Weitere Vereinfachung durch Verländerung der Bundesstraßen

St. Pölten (NÖI) - Der Ausbau der Verkehrsinfrastruktur ist wesentlicher Teil des Fitnessprogrammes für Niederösterreich. Mit der nun im Rahmen der Verwaltungsreform von Landeshauptmann Dr. Erwin Pröll durchgesetzten Übertragung der Bundesstraßen an die Länder kann der Ausbau noch rascher und unbürokratischer erfolgen. Gerade der Ausbau des Verkehrsnetzes im Südraum von Wien wird im Landesverkehrskonzept groß geschrieben und ist mitten in der Umsetzungsphase. So sind rund 20 Milliarden Schilling für Verkehrsinfrastrukturinvestitionen in diesem Raum vorgesehen. Damit wird sowohl das Straßennetz verstärkt ausgebaut wie auch in den öffentlichen Verkehr und die Umstiegsmöglichkeiten vom Auto auf die Bahn investiert, betont LAbg. Hans Stefan Hintner.****

Neben dem Ausbau der Südautobahn auf 8 Fahrstreifen und dem Bau von Ortsumfahrungen ist auf dem Straßensektor besonders die B 301 wesentlich, um eine bessere Bewältigung des Verkehrsaufkommens und eine Erhöhung der Verkehrssicherheit zu erreichen. Durch den Ausbau des öffentlichen Verkehrs sollen die Pendler zum Umstieg auf die Bahn motiviert werden. So sind die Taktverdichtungen auf der Badner Bahn mit Spitzenintervallen von 6 Minuten, der Einsatz von Doppelstockwaggons und der weitere Ausbau von Park & Ride Anlagen bereits realisiert, so Hintner.
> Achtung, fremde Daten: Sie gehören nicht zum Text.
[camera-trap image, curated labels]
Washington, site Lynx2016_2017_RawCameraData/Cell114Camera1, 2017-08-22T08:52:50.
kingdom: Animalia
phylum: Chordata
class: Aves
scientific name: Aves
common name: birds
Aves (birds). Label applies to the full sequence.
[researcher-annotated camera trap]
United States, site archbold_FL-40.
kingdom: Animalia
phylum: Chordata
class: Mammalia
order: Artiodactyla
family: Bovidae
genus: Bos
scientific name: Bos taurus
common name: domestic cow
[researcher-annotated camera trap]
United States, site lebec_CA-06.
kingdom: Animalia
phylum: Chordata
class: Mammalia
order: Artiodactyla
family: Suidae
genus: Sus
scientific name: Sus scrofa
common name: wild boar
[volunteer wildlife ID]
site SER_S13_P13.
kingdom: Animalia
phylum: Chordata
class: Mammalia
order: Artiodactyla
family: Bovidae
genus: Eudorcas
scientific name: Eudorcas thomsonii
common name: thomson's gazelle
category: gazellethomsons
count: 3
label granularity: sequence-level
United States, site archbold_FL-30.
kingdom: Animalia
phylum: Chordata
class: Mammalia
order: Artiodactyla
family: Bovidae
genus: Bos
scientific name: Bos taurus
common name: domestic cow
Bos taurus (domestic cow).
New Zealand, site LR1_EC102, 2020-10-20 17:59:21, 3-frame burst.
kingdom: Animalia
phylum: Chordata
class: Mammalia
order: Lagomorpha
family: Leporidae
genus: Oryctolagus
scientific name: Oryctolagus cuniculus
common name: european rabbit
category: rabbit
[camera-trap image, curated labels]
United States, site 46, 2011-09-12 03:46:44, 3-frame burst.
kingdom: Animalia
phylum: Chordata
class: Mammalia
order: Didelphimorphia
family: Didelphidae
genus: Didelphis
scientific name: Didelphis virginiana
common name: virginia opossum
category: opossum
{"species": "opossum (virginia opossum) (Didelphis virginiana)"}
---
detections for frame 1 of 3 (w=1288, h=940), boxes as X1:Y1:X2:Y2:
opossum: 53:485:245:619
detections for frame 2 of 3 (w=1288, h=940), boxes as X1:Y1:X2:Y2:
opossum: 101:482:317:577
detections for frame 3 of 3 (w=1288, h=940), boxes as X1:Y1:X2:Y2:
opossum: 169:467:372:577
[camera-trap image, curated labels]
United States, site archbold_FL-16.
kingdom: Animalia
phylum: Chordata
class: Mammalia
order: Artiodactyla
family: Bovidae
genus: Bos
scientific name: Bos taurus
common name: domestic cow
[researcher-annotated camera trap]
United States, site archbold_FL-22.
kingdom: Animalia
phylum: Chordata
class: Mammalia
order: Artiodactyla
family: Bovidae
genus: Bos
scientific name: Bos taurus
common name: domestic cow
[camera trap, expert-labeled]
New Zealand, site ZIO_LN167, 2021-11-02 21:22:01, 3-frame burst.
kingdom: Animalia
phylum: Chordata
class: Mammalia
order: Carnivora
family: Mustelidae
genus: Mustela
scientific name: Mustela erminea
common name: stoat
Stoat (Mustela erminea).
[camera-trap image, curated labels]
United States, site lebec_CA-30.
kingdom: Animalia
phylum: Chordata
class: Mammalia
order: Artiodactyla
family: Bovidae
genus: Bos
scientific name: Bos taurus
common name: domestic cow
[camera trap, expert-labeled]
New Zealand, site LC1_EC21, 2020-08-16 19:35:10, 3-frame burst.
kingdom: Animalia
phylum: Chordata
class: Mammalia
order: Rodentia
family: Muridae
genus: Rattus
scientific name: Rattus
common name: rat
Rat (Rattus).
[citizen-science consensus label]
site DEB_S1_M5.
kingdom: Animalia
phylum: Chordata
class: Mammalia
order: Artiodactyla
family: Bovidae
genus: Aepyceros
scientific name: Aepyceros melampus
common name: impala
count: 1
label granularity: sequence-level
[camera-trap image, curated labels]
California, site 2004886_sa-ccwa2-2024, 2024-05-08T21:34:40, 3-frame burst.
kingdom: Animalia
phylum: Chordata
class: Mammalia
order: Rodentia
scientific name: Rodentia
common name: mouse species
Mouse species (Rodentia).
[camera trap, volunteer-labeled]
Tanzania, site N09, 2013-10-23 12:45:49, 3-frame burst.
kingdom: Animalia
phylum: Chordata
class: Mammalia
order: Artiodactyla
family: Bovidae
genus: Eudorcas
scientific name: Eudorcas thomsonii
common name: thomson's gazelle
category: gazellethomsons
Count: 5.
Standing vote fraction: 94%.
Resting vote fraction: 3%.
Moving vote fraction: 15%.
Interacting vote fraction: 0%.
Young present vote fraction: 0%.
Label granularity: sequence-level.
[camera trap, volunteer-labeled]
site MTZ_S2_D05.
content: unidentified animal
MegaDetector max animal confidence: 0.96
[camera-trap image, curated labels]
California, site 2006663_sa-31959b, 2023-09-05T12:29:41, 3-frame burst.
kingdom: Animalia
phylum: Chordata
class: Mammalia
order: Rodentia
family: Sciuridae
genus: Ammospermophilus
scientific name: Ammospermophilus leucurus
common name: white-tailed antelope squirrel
Das von Landeshauptmann Dr. Erwin Pröll initiierte Fitnessprogramm für den Verkehr soll auch weiter dafür sorgen, dass Niederösterreich die Anforderungen der Zukunft optimal meistert. Damit werden wir unserem Ziel zur Top-Region in Europa Schritt für Schritt näher kommen, stellt Hintner klar.